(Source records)
--*--

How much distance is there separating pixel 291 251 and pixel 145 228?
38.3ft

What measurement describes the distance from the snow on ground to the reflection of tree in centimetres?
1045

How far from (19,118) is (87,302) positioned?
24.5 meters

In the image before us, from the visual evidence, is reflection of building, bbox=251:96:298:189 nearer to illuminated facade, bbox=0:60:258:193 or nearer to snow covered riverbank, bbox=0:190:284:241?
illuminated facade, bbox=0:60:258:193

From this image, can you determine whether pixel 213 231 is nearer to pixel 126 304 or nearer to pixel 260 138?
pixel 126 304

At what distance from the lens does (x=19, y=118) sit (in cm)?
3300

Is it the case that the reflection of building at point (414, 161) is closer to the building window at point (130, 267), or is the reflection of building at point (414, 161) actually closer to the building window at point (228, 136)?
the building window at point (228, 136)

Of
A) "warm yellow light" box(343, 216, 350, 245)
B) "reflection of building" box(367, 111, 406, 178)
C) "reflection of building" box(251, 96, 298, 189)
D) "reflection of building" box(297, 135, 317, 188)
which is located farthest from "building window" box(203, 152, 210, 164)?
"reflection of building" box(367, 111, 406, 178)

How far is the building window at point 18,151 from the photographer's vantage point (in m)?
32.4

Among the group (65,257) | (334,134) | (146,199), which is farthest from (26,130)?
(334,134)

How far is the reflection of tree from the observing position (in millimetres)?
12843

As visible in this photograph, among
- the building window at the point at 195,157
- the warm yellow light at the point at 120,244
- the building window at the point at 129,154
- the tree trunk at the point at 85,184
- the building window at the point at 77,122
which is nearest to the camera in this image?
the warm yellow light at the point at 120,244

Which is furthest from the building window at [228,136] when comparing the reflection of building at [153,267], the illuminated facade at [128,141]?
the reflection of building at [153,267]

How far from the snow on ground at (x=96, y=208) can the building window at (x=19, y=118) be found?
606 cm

--*--

• _BRIEF_: Reproduce every item above word for word, keeping the original order.

• _ANSWER TO THE PROBLEM_:
How much distance is there separating pixel 291 251 and pixel 145 228?
38.3ft

What measurement describes the distance from the snow on ground to the reflection of tree in centimetres?
1045

How far from (19,118) is (87,302) positioned?
24.5 meters

In the image before us, from the visual evidence, is reflection of building, bbox=251:96:298:189 nearer to illuminated facade, bbox=0:60:258:193 or nearer to snow covered riverbank, bbox=0:190:284:241?
illuminated facade, bbox=0:60:258:193

From this image, can you determine whether pixel 213 231 is nearer to pixel 126 304 or nearer to pixel 260 138?
pixel 126 304

At what distance from the lens does (x=19, y=118) sit (in cm)?
3300

Is it the case that the reflection of building at point (414, 161) is closer to the building window at point (130, 267), or is the reflection of building at point (414, 161) actually closer to the building window at point (228, 136)?
the building window at point (228, 136)

Of
A) "warm yellow light" box(343, 216, 350, 245)
B) "reflection of building" box(367, 111, 406, 178)
C) "reflection of building" box(251, 96, 298, 189)
D) "reflection of building" box(297, 135, 317, 188)
which is located farthest from "building window" box(203, 152, 210, 164)?
"reflection of building" box(367, 111, 406, 178)

How far is the building window at point 18,151 from the photographer's vantage point (in m)?
32.4

Among the group (65,257) | (334,134) | (146,199), which is farthest from (26,130)?
(334,134)

How far is the reflection of tree from the observing position (in millimetres)?
12843

As visible in this photograph, among
- the building window at the point at 195,157
- the warm yellow light at the point at 120,244
- the building window at the point at 129,154
- the tree trunk at the point at 85,184
- the building window at the point at 77,122
which is nearest to the camera in this image?
the warm yellow light at the point at 120,244

Which is furthest from the building window at [228,136] when comparing the reflection of building at [153,267], the illuminated facade at [128,141]?
the reflection of building at [153,267]

How far from the snow on ground at (x=96, y=208) can the building window at (x=19, y=118) be found?
606 cm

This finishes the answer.